The benefit-cost criterion is an appealing framework for decision making: an action is worth taking if the benefits of that action outweigh the costs. In this paper, we have outlined the elements of applying this criterion to decisions involving management of aquatic invasive species. A well-equipped decision maker will know the whole range of marginal benefits and costs, from low to high levels of control, including costs that may be external to the management agency. Population dynamics play a pivotal role, as current control can inhibit population growth into the future.

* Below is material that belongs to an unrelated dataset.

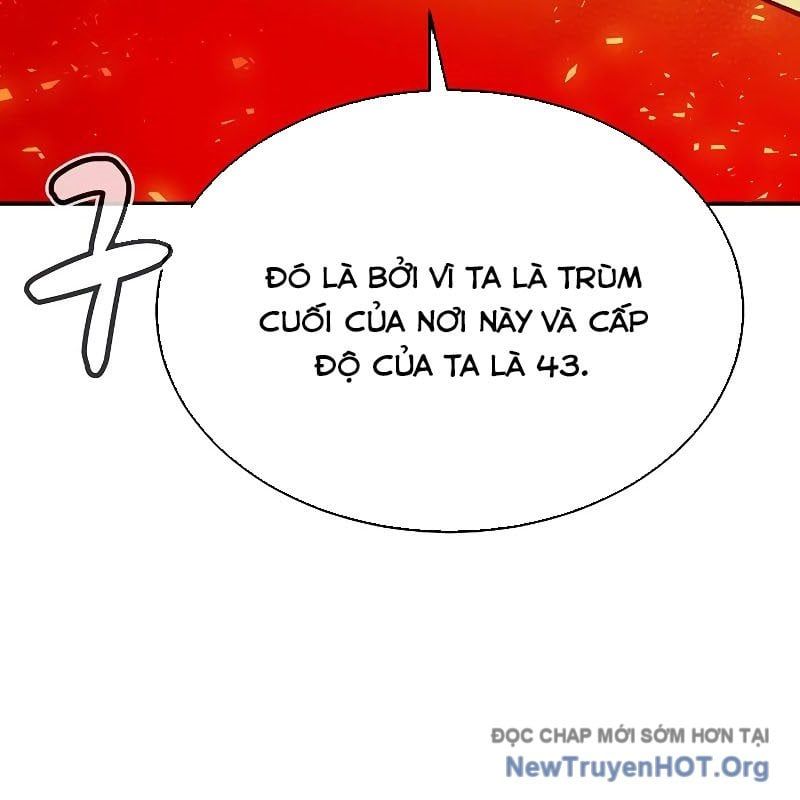 Độc Cô Tử Linh Sư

We soon see that the application of these basic ideas in a management context involves a series of thorny problems, starting with the definition of the scope of the issue and including questions about the efficacy and non-target effects of alternative control strategies. Although most decision-makers recognize the importance of economic considerations, it becomes tempting to simplify that component of the problem using assumptions such as a constant per-unit benefit of control or a simple extrapolation of control costs into the future. Interdisciplinary studies such as the sea lamprey research discussed above avoid these pitfalls and show how the integration of economics and population biology can provide useful information to policy decisions.

Thinking through the implications of introducing a control technology that is, as yet, in its early development phase is even more challenging. Besides the question of whether the new technology will be effective in reducing the size of invasive fish population is the question of potentially harmful side effects of genetic biocontrol technologies. The evaluation of this technology presents an opportunity for ecologists and economists to work closely to identify and estimate the most important margins for decision making.